私はハンガリーに留学してから、バルトークのオーケストラ作品に精通するためには、ピアノ作品、声楽作品、合唱作品、器楽作品もできうる限り自分で演奏する必要があると感じた。特に声楽曲・子供のためのピアノ曲、ヴァイオリンのための練習曲は、彼の民俗音楽への思いやりが込められているように思う。

そんな折、私はある日本の作曲家の作品に目がとまる。山田耕筰である。私が山田耕筰の残した数々の童謡に出会ったのは、ハンガリーへ来てからであった。一昨年、ブダペストにあるカーロリ大学で、日本の曲を歌ってもらいたいという誘いがあり、私は改めて日本の歌を見直す機会をいただいた。
山田は「この道」や「からたちの花」など、詩人北原白秋と共に多くの童謡を発表しているが、それだけでなく、江戸時代に筝の練習曲として用いられた「さくらさくら」、滝廉太郎の「荒城の月」(原曲は無伴奏)、岡山県に古くから伝わる子守唄に伴奏をつけた「中国地方の子守唄」等、様々な編曲作品が残されている。


「この道」
(2018年12月 自宅の練習室にて、友人のゾルタン・オンツァイ君と)

バルトークと山田、この二人の編曲作品にはいくつかの共通点がある。
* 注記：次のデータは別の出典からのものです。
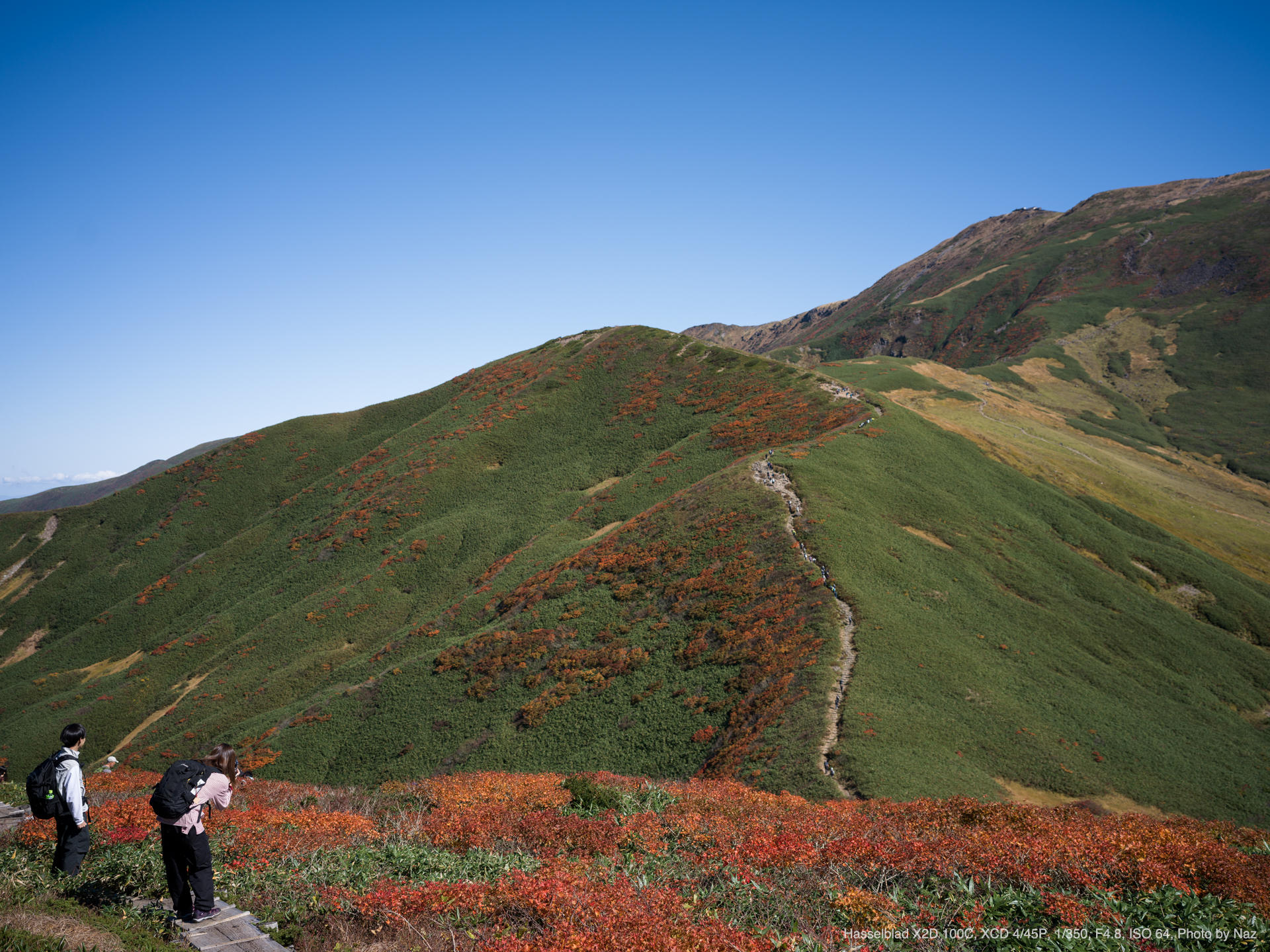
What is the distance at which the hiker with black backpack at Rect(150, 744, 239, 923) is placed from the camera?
10297 mm

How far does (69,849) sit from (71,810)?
0.89 meters

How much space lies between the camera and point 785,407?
69562 millimetres

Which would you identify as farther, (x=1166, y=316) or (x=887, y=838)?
(x=1166, y=316)

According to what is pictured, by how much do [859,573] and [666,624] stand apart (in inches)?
476

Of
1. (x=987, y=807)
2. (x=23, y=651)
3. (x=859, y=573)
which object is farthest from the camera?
(x=23, y=651)

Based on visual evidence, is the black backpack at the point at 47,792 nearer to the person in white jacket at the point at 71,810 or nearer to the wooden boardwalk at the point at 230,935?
the person in white jacket at the point at 71,810

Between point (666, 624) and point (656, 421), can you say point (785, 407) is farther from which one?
point (666, 624)

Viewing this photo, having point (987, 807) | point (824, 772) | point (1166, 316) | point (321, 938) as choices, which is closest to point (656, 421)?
point (824, 772)

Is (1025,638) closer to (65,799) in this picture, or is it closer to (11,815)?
(65,799)

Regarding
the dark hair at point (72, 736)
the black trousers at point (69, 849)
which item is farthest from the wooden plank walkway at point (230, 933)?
the dark hair at point (72, 736)

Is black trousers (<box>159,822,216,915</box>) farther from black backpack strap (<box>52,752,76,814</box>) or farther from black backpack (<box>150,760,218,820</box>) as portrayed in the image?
black backpack strap (<box>52,752,76,814</box>)

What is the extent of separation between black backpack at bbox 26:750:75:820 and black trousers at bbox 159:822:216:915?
2.45 meters

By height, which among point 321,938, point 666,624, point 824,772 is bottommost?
point 824,772

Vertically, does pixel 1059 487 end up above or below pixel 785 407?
below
原曲の要素を損なわず、母国語のイントネーションに重きを置き、伴奏に一切の無駄がない。世の中の傑作は、いつの時代も無駄がなく明白である。二人の編曲作品はシンプルであるが、噛めば噛むほど味が出てくる。私は燻し銀のような作品が大好きだ。

2018年は児童雑誌「赤い鳥」で童謡という言葉が初めて使われてから100年という記念の年であった。「童謡100年」というプロジェクトも立ち上げられた。私もこれから100年、200年と童謡が歌い継がれていってほしい、たくさんのハンガリー人に日本語の言葉の美しさを味わってもらいたい、そのような想いから、困った時のハンガリー在住の「Mr.お人好し」ことよしさんに相談(*1)。昨年の12月から(なんとか童謡100周年に間に合った!)ブダペストにある日本食レストランKOMACHI BISTROで週に3回、日本の童謡や歌曲を、リスト音楽院のピアノ科の仲間の助けを借りながら歌っている。


「村祭り」
(2019年2月 KOMACHI BISTROにて)

私は、文教大学教育学部に在学中に声楽を西 義一先生から学んだが、大学を卒業してから20年間、人前で歌うということは殆どしてこなかった。よしさんにも「KOMACHIでお小遣い稼ぎにでも歌ってみるか?」と、何度か誘っていただいたのだが、今回までは断っていた。「指揮者になるためにハンガリーに来た。色々なことに手を出しては何も大成できない!」と頑なに自分に言い聞かせてきた。
 
しかし、昨年終えた指揮コンクールを通じて、その気持ちに変化が生じてきた。審査委員長の「音楽は敵じゃないよ、もっと経験を積みなさい」という言葉。そしてハンガリーで寿司屋を営む奥山 幸さんに、ある日私は寿司を握る際に、一番大切にしていることは何か尋ねた。

「お客さんと感動を共有することだよ。」

わさびの利いた一言、毎日カウンターを通してお客さんの顔を見ながら寿司を握っている奥山さんだからこその一言だった。奥山さんと話をしていると、損得ではなく、善悪の話に終始するので、とても気持ちがいい。この二つの言葉を得て、私も音楽を通してお客さんの顔を見ながら感動を共有したい、そして音楽の経験を現場で積みたいと思うようになった。

僕は自分の人生が、ひまわりのように太陽に向けて命一杯に花を咲かせて、そして種を残し、散っていきたいと思っている。歌・バルトーク・山田耕筰。これらの出会いを私のライフワークとして精一杯自分のエネルギーを使い果たしたい。